Pass a FaceAuthConfig object to FaceAuth.init(). Key fields:

| Field | Default | Description | |-------|---------|-------------| | awsSyncUrl | — | AWS endpoint for sync. Omit for fully offline mode. | | deviceToken | — | Per-device bearer token. Required with awsSyncUrl. | | deviceId | 'unknown-device' | Stamped onto every attendance event. | | thresholds | see defaults | Override any subset of detection/liveness/matching thresholds. | | challenges | all three | Pool for the random active challenge (blink, smile, turn_head). | | cancelableKey | hardware key | Rotate to revoke all enrolled templates. |

Full reference: config.md.


Server Contract

| Endpoint | Request | Response | |----------|---------|----------| | POST /provision | { attestation, since } | { mode:'full'\|'delta', templates/upserts/removals, thresholds?, manifest?, syncedAt } | | POST /attendance | { events: StoredEvent[] } | { acked: string[] } |

  • since = lastProvisionedAt (0 for first/forced-full sync).
  • embedding values are base64 little-endian float32 from the same MobileFaceNet model + preprocessing as the device.
  • thresholds in the provision response overrides local config remotely.
  • manifest is the signed model manifest cached for the next boot integrity check.
  • Only acknowledged attendance events are purged locally; the server must deduplicate on event id.
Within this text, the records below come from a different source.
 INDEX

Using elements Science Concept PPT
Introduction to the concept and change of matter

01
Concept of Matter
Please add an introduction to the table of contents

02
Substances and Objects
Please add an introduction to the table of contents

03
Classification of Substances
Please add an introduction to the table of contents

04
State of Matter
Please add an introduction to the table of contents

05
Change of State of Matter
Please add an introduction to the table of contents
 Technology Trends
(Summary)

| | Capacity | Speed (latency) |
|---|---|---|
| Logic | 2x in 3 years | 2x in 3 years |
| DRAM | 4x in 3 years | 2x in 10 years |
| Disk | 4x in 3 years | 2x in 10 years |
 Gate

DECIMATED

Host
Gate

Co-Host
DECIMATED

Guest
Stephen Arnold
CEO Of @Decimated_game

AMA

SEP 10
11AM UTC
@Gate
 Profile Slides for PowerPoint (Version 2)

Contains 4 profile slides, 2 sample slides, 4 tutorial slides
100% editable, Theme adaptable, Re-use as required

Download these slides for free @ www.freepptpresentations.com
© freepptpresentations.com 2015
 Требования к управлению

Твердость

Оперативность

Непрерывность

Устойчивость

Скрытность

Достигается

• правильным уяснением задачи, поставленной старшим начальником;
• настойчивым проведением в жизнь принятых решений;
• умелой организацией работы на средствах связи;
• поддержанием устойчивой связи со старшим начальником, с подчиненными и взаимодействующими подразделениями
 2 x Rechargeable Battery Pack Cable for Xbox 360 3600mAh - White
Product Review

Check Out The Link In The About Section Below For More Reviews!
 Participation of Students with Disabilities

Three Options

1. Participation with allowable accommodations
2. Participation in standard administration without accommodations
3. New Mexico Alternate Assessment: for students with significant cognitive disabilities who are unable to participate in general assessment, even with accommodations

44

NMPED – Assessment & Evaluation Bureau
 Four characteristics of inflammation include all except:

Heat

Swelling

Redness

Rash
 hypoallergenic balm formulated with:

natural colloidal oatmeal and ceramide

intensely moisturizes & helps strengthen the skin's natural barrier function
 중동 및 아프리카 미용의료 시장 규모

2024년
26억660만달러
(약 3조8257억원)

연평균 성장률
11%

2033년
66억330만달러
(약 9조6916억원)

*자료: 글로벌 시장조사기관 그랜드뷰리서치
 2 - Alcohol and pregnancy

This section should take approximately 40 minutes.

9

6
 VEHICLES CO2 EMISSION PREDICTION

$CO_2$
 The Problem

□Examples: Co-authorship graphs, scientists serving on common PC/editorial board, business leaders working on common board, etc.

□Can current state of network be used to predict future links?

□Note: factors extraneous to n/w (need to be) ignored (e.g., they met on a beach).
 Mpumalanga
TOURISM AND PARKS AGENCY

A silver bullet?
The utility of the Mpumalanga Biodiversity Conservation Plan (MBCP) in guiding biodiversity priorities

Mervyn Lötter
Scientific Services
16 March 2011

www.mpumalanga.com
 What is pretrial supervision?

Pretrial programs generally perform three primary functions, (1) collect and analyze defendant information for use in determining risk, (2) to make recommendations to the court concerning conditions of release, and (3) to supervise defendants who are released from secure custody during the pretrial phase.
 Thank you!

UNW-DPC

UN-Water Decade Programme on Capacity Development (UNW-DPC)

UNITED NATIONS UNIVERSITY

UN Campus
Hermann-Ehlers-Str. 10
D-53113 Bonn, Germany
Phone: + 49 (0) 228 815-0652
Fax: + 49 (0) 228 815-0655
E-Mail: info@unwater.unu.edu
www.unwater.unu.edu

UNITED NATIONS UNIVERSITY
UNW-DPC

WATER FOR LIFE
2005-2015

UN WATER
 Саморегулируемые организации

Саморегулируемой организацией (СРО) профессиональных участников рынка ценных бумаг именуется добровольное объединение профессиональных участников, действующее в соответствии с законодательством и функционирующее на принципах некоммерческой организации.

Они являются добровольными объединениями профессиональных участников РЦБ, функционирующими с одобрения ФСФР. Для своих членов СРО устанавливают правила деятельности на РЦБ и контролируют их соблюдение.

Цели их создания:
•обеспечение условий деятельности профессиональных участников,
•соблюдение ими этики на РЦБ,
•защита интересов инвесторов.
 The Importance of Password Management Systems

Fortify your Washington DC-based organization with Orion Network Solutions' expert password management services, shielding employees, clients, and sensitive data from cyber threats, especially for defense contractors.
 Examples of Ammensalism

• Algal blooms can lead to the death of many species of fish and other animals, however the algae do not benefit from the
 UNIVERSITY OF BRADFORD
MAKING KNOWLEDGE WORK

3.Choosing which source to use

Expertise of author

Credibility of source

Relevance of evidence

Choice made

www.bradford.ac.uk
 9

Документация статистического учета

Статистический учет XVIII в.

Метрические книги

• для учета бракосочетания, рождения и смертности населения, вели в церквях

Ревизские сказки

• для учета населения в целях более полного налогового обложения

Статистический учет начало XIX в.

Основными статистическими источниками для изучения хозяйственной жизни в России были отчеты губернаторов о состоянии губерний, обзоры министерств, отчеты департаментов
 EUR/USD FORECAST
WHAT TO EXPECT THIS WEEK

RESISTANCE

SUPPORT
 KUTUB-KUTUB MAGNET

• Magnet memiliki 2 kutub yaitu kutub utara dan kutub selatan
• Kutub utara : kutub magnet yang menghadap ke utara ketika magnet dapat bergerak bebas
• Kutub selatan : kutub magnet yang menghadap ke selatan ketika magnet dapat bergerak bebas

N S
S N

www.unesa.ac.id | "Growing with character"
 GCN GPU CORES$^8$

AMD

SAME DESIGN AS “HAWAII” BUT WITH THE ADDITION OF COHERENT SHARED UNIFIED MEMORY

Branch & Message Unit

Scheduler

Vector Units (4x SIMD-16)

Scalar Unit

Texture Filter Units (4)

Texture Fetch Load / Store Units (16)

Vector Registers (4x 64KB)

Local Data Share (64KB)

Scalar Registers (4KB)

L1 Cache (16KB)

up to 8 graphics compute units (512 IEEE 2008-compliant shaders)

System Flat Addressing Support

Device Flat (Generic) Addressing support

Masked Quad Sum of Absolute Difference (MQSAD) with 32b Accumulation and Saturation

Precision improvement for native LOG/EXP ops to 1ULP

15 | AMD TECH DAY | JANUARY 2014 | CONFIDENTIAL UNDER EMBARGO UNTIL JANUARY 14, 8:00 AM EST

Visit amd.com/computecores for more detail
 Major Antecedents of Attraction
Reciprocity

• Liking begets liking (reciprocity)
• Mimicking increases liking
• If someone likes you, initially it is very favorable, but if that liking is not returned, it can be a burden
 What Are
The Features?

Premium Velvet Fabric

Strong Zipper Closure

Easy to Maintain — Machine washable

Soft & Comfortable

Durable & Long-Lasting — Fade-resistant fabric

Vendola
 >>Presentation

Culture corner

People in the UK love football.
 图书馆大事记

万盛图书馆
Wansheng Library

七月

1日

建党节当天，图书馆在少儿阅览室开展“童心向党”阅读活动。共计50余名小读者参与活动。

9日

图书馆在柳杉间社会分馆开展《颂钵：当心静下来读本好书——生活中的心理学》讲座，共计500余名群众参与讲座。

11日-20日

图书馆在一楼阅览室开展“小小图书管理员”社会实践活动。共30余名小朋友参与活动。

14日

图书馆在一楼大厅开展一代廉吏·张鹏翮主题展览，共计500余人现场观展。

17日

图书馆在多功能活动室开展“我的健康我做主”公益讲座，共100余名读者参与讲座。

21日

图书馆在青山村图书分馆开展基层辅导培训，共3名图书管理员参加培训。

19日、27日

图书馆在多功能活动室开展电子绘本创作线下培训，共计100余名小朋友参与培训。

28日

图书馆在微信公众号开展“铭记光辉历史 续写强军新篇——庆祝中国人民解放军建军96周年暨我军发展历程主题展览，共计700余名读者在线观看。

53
A zero-dependency mock backend is in server/index.js (port 8080).


Security

| Property | Mechanism | |----------|-----------| | No raw images on disk | Only 512-d embeddings stored | | Hardware-backed encryption key | Android Keystore (StrongBox) / iOS Keychain (Secure Enclave) | | Encrypted at rest | HMAC-SHA256 keystream cipher per entry | | Revocable templates | Cancelable biohash — rotate key to revoke all | | Tamper-evident log | SHA-256 hash chain + HMAC signature per event | | Model integrity | SHA-256 of every .tflite verified on boot | | Passive anti-spoof | MiniFASNet two-scale (texture + geometry attacks) | | Active anti-spoof | Randomized blink / smile / turn challenge |


License

MIT. Bundled TFLite models are Apache-2.0 / MIT — see models/README.md for provenance and per-model licenses.